(Adds analysts comment, details on tax revenues)
CARACAS Oct 24 The price of Venezuelan oil
fell more than 10 percent this week, boosting financial
pressure on the government of leftist President Hugo Chavez
whose popularity depends on oil-financed social programs.
Analysts said Chavez could survive a large oil price drop
in the short term due to abundant government funds, but the
socialist stalwart could face a larger-than-expected 2009
fiscal deficit amid the global financial crisis.

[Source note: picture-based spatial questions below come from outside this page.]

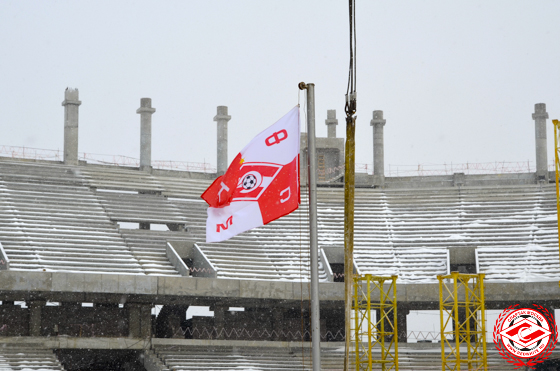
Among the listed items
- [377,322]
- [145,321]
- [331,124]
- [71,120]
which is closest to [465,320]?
[377,322]

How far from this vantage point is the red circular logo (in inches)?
1089

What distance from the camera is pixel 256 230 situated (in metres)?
36.4

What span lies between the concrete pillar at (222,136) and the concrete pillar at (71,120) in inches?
282

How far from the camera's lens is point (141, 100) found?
40500 millimetres

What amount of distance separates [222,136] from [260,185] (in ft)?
103

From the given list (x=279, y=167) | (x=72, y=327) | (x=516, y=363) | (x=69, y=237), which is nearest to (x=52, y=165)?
(x=69, y=237)

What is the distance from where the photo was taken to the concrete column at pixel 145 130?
131 feet

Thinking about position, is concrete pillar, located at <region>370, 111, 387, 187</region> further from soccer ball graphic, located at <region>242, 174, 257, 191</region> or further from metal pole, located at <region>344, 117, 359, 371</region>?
metal pole, located at <region>344, 117, 359, 371</region>

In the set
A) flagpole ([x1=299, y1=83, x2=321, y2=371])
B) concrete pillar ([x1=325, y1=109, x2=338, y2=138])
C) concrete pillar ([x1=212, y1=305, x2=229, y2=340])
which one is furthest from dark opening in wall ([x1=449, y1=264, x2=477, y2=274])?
flagpole ([x1=299, y1=83, x2=321, y2=371])

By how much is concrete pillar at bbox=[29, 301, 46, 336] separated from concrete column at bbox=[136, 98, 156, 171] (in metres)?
11.8

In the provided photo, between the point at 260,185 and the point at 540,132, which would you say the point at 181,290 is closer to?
the point at 260,185

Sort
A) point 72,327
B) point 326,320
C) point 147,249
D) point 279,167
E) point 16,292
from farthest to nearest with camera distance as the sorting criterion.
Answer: point 326,320 → point 147,249 → point 72,327 → point 16,292 → point 279,167

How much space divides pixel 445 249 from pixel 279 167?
25929 millimetres

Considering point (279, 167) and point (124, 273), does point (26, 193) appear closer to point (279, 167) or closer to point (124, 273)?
point (124, 273)
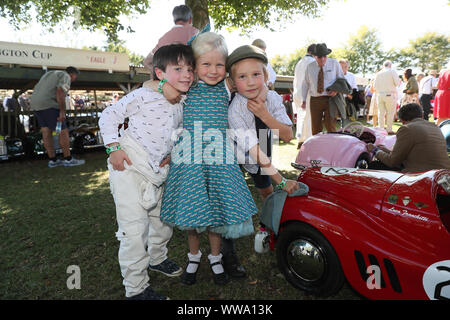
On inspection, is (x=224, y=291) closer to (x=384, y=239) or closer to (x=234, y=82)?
(x=384, y=239)

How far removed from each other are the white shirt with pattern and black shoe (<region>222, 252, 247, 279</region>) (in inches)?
39.7

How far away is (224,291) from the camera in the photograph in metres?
2.11

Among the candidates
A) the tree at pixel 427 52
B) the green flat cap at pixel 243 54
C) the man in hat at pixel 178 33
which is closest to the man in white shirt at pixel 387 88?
the man in hat at pixel 178 33

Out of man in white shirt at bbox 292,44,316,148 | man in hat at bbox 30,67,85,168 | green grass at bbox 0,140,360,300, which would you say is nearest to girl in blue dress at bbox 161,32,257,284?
green grass at bbox 0,140,360,300

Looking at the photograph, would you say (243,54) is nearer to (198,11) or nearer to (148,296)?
(148,296)

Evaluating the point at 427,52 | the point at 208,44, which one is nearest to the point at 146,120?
the point at 208,44

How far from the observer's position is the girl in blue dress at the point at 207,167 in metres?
1.84

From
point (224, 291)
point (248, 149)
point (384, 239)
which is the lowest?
point (224, 291)

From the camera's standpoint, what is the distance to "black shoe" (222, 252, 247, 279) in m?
2.27

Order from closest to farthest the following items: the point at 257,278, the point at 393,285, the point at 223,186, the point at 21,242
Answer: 1. the point at 393,285
2. the point at 223,186
3. the point at 257,278
4. the point at 21,242

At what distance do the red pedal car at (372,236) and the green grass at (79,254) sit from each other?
35 centimetres

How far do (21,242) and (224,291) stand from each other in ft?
7.59

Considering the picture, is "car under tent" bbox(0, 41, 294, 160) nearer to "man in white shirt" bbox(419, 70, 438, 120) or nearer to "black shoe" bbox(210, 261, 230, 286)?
"black shoe" bbox(210, 261, 230, 286)
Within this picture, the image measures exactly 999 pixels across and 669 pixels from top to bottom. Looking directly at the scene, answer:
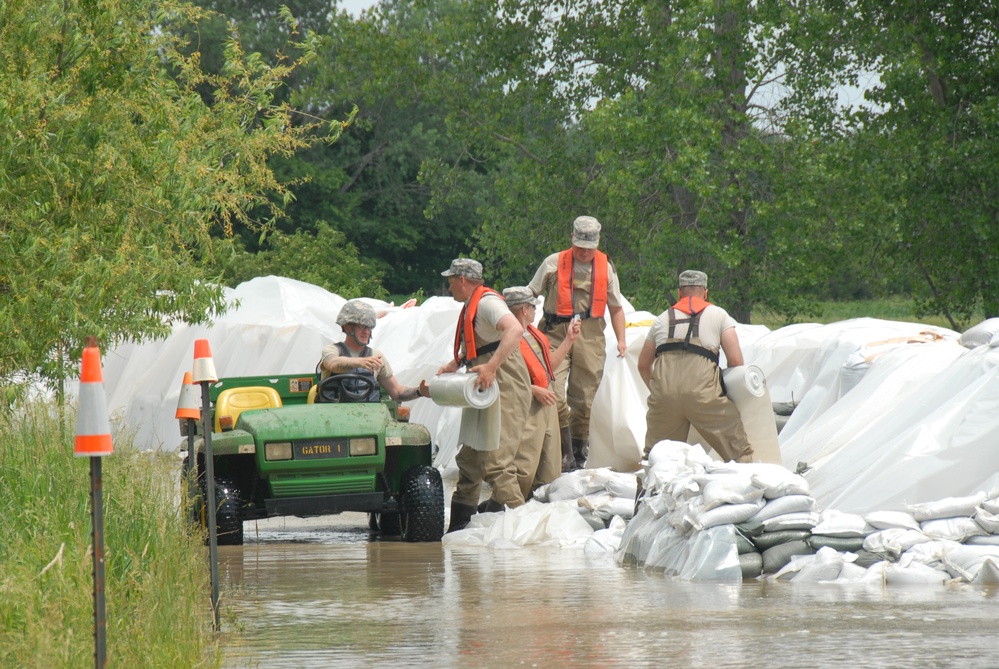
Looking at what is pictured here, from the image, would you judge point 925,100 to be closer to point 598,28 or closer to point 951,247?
point 951,247

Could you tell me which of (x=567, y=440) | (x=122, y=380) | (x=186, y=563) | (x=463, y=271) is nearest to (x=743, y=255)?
(x=122, y=380)

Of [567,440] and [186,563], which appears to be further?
[567,440]

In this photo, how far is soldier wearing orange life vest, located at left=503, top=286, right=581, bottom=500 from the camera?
38.5 feet

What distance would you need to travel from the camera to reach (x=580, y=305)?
13242 millimetres

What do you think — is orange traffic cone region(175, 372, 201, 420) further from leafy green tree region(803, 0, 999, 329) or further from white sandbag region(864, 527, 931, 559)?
leafy green tree region(803, 0, 999, 329)

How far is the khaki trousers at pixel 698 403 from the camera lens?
11594 mm

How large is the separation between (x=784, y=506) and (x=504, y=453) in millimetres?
3039

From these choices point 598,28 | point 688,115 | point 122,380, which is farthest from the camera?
point 598,28

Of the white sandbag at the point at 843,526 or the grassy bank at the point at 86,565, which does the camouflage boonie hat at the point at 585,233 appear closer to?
the white sandbag at the point at 843,526

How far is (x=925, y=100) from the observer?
25.4 meters

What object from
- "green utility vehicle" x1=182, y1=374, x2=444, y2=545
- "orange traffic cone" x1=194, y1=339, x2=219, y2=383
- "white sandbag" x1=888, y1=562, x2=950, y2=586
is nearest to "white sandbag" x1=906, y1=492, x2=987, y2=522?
"white sandbag" x1=888, y1=562, x2=950, y2=586

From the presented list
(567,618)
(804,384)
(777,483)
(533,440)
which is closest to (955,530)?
(777,483)

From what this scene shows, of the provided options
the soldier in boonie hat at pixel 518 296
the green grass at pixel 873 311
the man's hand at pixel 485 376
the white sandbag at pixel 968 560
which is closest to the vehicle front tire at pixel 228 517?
the man's hand at pixel 485 376

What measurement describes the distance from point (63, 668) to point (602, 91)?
3019cm
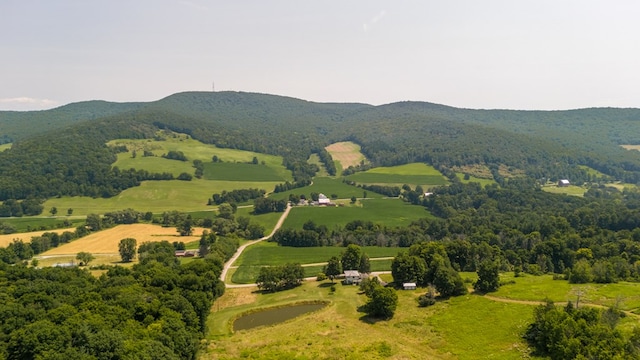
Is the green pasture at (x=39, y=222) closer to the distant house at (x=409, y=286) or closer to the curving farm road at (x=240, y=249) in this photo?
the curving farm road at (x=240, y=249)

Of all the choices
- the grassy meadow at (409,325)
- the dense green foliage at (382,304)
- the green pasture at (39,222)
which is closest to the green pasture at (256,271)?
the grassy meadow at (409,325)

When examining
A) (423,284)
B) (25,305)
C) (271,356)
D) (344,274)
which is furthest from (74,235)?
(423,284)

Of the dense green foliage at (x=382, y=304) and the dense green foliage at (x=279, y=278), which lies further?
the dense green foliage at (x=279, y=278)

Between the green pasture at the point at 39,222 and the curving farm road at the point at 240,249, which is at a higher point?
the green pasture at the point at 39,222

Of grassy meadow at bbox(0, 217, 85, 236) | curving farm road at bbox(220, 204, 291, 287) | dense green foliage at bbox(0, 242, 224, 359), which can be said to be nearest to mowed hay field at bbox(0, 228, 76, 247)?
grassy meadow at bbox(0, 217, 85, 236)

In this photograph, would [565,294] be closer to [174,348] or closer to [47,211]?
[174,348]

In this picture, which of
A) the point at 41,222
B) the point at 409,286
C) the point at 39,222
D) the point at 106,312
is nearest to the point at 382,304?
the point at 409,286

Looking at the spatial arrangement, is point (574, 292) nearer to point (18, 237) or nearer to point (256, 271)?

The average price for Venezuela's oil basket dropped $6.91,
to $61.09 per barrel, for the week ending Oct. 24, the OPEC
nation's energy ministry said on Friday, amid a massive tumble
of energy prices across the globe.
Ratings agency S&P on Friday said it maintained a stable
outlook for Venezuela and expected the current account to
remain in surplus until at least 2011, though warned it could
have to devalue its currency in 2009.
The price drop could eliminate some $9 billion in revenues
that the government expected to receive through a windfall oil
tax created earlier this year.
The tax went into effect when world oil prices were at $70
per barrel -- $5 above the price U.S light crude was fetching
in Friday afternoon trading.
The oil price was closing in on the 2009 government budget
price target of $60 per barrel, meaning a further slump could
boost the budget shortfall an expected $5.6 billion.
Venezuelan lawmakers usually create an artificially low
target for the oil price, allowing the government to spend the
money with fewer strings attached later.
If oil prices stay at the current level, Chavez will have
to reduce discretionary spending significantly next year.
"This means that without that extra income from the oil
industry, the administration ... will have to choose between
social programs rather than financing all of them," said David
Duarte of the online financial analysis group 4CAST.